-- Short problem --
Please copy out, word for word, the part of the comment on the song "People Say" starting at "I see that as" and ending at "of your albums.".

** begin Selection **

After learning some of the band's (and your personal) history related to Alaska, I often listen to the newer albums with that in mind. But I can't read "People Say" lyrics without thinking the main theme encompasses the subtle divides between different elements of 21st century American society. The "people" represented in the song seem to under-appreciate the "soldiers" in a foolishly optimistic, insulated way. They feel safe from the simple public presentation of victory: "what a lovely day, yeah, we won the war"; yet they fail to afford proper dignity in recognition of the costs: "may have lost a million men, but we got a million more."

I see that as representative of dangerous ignorance within America. And I think many other intelligent people would support my sentiments, whether you acknowledge that intent in your message or not. Regardless, "People Say" was one of the first 3 or 4 Portugal. The Man songs I was exposed to and, thus, it contributed to turning me into a collector of your albums.

** end Selection **
** begin Available data **

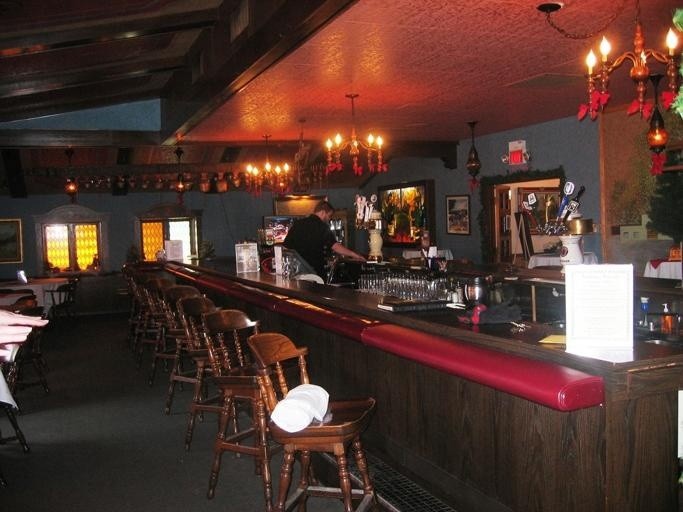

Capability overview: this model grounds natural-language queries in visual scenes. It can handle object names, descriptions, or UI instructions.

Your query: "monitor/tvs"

[262,214,306,246]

** end Available data **

-- Task answer --
I see that as representative of dangerous ignorance within America. And I think many other intelligent people would support my sentiments, whether you acknowledge that intent in your message or not. Regardless, "People Say" was one of the first 3 or 4 Portugal. The Man songs I was exposed to and, thus, it contributed to turning me into a collector of your albums.